A Barrel of Dried Leaves
A Barrel of Dried Leaves rakes together the “corroded” past and “sing[s] the anthem” of change and patriotism in a galvanizing, all-encompassing way. The collection veers away from the expected self-exploration and, without obscurantism, places the reader in a world-reaching, overarching search for human identity. From the start, Allan Cameron challenges national identity—the entirety of us. In “The Man With Soul So Dead,” he calls us to connect cultures:
Count human not compatriots […]
All men are one as are all nations,
and free them both by making countries.
The opening poem, “Freedom – I” addresses the notion that a free nation is equivalent to a liberated self.
Freedom, corroded word,
who could sing its anthem now?
Who could name the essence
of its deflated self?
Here, Cameron, “dumbfounded by the stats for passport types / of human being[s] / which exclude others, luckless and unstamped,” addresses the way change has redefined freedom, and consequently, how the word and world is again in desperate need of change. A Barrel of Dried Leaves implies that the reader, a mere self in the scope of a nation, is responsible for our iconoclastic degeneration in a unified world. Perhaps the poet realizes that we have become rebels with a cause, but without action. Consider “Significant: Edgy Is Forgotten Now,” but also, “The String behind the Salt Crystals or Art and Intellect Lost to Power,” which admonishes the reader directly:
You
claimed the heights of intellect and art
but they caught you in middle-class mores
and taught you to love approval,
not removal from the self
which alone allows creative acts
founded on human justice,
not selective facts.
“The Clever Man or An Epitaph for a German finance minister who killed the E. U. dead and told the Demos what to do” is indeed about that man, insightful and yet, inexperienced. Cameron points out that without the latter, the former lacks productivity. In “Lesson in Italian Anatomy,” he focuses on limbs, serving the same human purpose in all human bodies, sharing the “decay / and luxuriant revival / of all that lives.” This poem seems to suggest that man’s equality is evident in the very core of his being. “The Little Language” epitomizes the poet’s focus on change:
Let me make a plea then
for this little language that has become too strong.
you say it must evolve and sculpt new voices
fitting to the virtues and vices of our times,
and how right you are.
Simultaneously, A Barrel of Dried Leaves expresses of the poet’s own narrative style. “The Politburo in the Sky,” — a conversation between nature, “a little man,” a judge and demons, and “Sugared Plum,” questions the role of “God” in an honest, thought-provoking way. “The Mystic” deserves significant mention as, with presbyopic focus, it tells a tale intermingling death and life, hope and hate.

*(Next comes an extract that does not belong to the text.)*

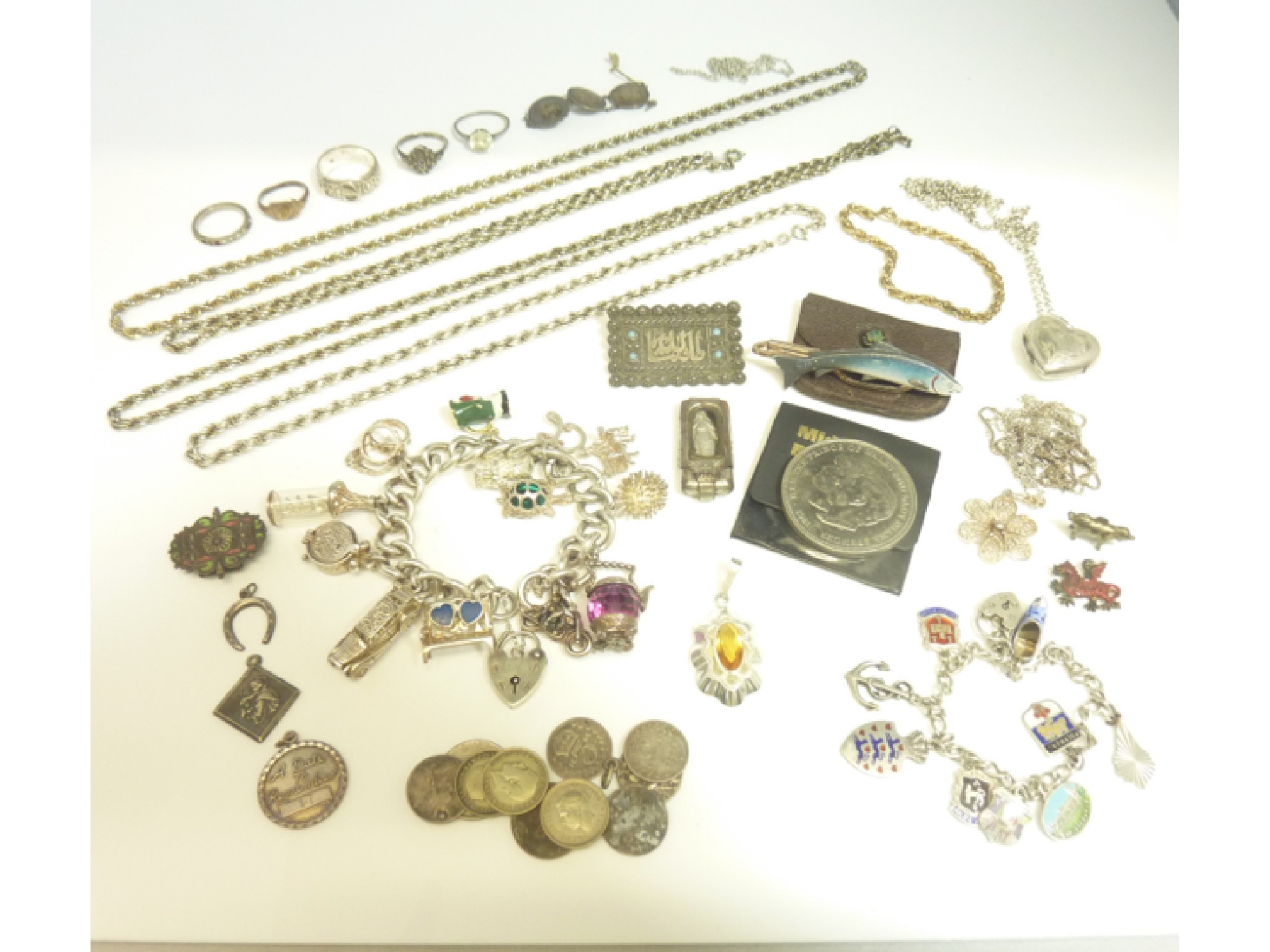 A sterling silver charm bracelet with heart shaped padlock clasp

Cameron succeeds in composing an ironically self-reflexive poem about the struggle and sentimentality of a poet in “The Poet Spoke.” Words are considered perfect, and poignant: “and how well they carried it, / that truth, I mean.” “Poets and Poetry Writers” continues this theme:
Being a poet is no fun:
always staring pensively
at a slightly disappointing distant horizon
[…] a burden to be borne with courage.[…] Writing poetry is fun,
just as the ad for the creative writing course promised
(and you never went),
jotting down ideas that don’t always work.

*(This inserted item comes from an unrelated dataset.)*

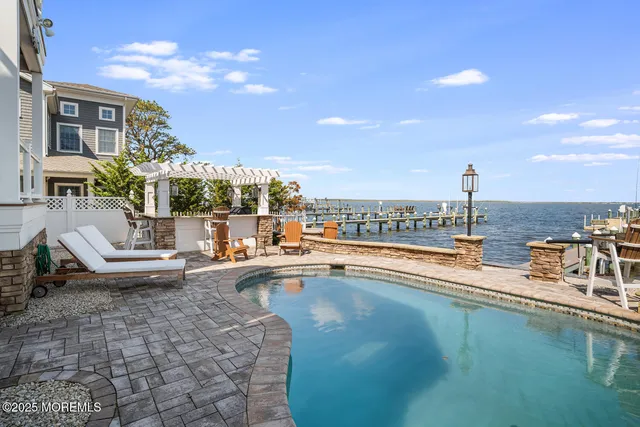 a view of a swimming pool with outdoor seating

Closing the collection, “This” offers fifteen stanzas focusing on this life and the nows along the way:
When life’s end comes, it’s a book that’s writ
and left unread.
No chance to correct and polish here
[…] It’s a story randomly told and what it lacks and anchors
is made up for in its tragicomic commerce of traducements
and prodigal human passions.
A Barrel of Dried Leaves asks us, individually and collectively, in passion and integrity, to not only accept transition, but also pursue transformation. “Ah! Make a song of that!”